Short task 1 → In the passage about the Lewiston power connection, how long is the new transmission line that would tie the Merrill Road facility to the Larrabee Road substation?
Short task 2 → Transcribe the part of the passage about the Lewiston power connection that opens with the words containing "To accommodate the" and closes with "in six states.".

But the linchpin for it is Lewiston because that’s where the new power would move from the new line to the existing grid, which sends electricity wherever it’s required.
To accommodate the additional electricity flowing into Lewiston, CMP would construct a Merrill Road facility and tie it through a new 1.6-mile transmission line to the seven-year-old Larrabee Road substation, which would also be upgraded. From there, the electricity would be stepped down to a lower voltage that would make it usable in New England’s wide-ranging power grid.
There are already a startling profusion of electrical lines going in and out of the area, some heading north toward the Kennebec River, some toward Auburn and some toward Lisbon. More would be added.
In short, electricity flowing through Lewiston would almost instantaneously supply power for consumers from Connecticut to Cape Cod to Caribou, everywhere the interconnected regional grid touches in six states.

Data excerpts →
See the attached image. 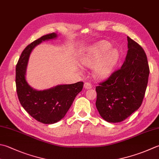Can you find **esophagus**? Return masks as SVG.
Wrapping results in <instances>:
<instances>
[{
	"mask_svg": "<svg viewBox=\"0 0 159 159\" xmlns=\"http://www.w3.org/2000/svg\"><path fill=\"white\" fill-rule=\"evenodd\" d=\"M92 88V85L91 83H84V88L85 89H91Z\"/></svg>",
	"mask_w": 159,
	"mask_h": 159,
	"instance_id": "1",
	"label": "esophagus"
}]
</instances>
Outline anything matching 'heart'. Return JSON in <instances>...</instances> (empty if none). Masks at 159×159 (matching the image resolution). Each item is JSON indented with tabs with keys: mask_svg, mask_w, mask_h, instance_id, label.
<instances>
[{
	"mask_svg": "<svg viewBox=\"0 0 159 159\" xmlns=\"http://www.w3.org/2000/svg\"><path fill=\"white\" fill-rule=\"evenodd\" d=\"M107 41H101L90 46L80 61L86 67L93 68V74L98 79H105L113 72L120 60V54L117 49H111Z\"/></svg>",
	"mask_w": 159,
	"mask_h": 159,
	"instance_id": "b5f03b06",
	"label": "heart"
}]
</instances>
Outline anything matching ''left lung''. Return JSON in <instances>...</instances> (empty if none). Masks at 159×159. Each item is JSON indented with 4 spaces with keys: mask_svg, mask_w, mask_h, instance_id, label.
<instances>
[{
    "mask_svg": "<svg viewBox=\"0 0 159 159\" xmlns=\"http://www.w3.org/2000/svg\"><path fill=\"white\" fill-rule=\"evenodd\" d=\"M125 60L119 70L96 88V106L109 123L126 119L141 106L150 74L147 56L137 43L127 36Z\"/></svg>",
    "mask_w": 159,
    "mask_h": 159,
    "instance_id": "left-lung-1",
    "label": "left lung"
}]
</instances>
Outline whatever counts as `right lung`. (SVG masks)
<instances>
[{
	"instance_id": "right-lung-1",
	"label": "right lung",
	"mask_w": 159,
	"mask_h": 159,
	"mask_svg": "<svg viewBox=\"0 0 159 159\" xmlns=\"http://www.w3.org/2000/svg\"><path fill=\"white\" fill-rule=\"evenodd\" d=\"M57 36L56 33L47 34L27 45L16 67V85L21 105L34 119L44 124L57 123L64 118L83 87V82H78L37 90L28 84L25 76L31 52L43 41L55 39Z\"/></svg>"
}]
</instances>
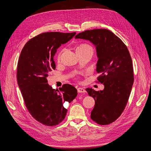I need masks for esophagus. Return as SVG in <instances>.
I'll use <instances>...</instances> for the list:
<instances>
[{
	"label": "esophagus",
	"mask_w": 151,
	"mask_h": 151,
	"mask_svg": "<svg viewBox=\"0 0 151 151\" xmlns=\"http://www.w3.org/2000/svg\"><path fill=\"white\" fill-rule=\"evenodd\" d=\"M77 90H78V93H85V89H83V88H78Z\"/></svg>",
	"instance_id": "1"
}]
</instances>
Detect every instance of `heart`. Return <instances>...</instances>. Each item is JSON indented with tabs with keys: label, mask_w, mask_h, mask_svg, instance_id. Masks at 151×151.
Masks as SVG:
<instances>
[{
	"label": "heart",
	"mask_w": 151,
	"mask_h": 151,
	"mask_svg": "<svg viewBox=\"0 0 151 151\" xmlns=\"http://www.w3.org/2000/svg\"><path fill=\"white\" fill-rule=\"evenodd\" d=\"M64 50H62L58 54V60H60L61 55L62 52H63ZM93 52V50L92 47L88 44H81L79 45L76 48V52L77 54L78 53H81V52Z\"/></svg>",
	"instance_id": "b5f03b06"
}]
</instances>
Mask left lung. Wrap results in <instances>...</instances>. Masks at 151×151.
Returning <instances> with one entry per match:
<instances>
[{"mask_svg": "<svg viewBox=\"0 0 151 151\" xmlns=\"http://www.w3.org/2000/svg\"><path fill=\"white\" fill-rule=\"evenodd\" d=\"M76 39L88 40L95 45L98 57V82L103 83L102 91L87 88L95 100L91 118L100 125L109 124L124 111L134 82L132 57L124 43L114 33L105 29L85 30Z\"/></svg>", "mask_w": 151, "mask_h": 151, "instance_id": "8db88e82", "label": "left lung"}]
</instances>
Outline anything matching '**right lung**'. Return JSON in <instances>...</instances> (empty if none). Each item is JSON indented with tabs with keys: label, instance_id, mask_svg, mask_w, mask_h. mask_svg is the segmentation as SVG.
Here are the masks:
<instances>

Exercise response 1 → 1.6 miles

Exercise response 2 →
To accommodate the additional electricity flowing into Lewiston, CMP would construct a Merrill Road facility and tie it through a new 1.6-mile transmission line to the seven-year-old Larrabee Road substation, which would also be upgraded. From there, the electricity would be stepped down to a lower voltage that would make it usable in New England’s wide-ranging power grid.
There are already a startling profusion of electrical lines going in and out of the area, some heading north toward the Kennebec River, some toward Auburn and some toward Lisbon. More would be added.
In short, electricity flowing through Lewiston would almost instantaneously supply power for consumers from Connecticut to Cape Cod to Caribou, everywhere the interconnected regional grid touches in six states.